(Passage to read):
= = =

Wednesday, August 02, 2006

Enjoying Brimstone With Arafat

Castro. While not officially dead Castro soon will be. Good riddance to bad rubbish as the phrase goes. What will become of Cuba? Power struggles are on the horizon and Mario Loyola has an intersting article at National Review about the players.

In Communist societies, the fall of a dictator is often marked by a public statement about the dictator’s failing health that (a) doesn’t make sense, and (b) is not delivered by the dictator himself. That’s what we saw on Monday night, when Cuban dictator Fidel Castro issued a “letter to the people” in which he explains that he had suffered intestinal bleeding due to stress, needed an operation, and would be in bed for several weeks. The missive was coldly Orwellian in how little it said about Castro — and in how much detail it gave about those who were now “temporarily” assuming power.


The next day another Cuban official read a more entertaining letter in which Castro purports to explain (again in pure Newspeak) that because of the imminent threat from the United States, the details of his health are now a state secret. But there’s only one detail about Castro’s health that could possibly be a state secret: that he’s dead.

= = =

Rows from a spatial reasoning dataset
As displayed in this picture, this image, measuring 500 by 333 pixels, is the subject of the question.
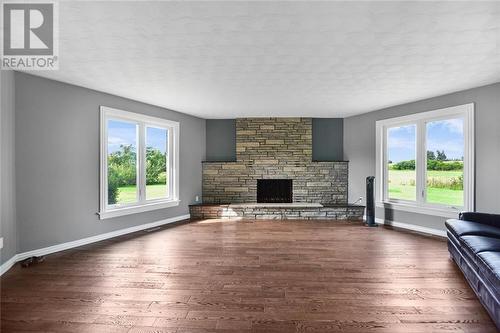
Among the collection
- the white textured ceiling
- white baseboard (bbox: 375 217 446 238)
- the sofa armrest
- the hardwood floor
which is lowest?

= = =

(Your tasks):
• A. In the post about Castro's health, copy word for word the passage between "Wednesday, August 02, 2006" and "about the players.", inclusive.
• B. Translate this sentence from the post about Castro's health into Spanish: "But there’s only one detail about Castro’s health that could possibly be a state secret: that he’s dead."
This material is separate from the post about Castro's health.

(Task responses):
• A.
Wednesday, August 02, 2006

Enjoying Brimstone With Arafat

Castro. While not officially dead Castro soon will be. Good riddance to bad rubbish as the phrase goes. What will become of Cuba? Power struggles are on the horizon and Mario Loyola has an intersting article at National Review about the players.

• B. Pero solo hay un detalle sobre la salud de Castro que posiblemente podría ser un secreto de Estado: que está muerto.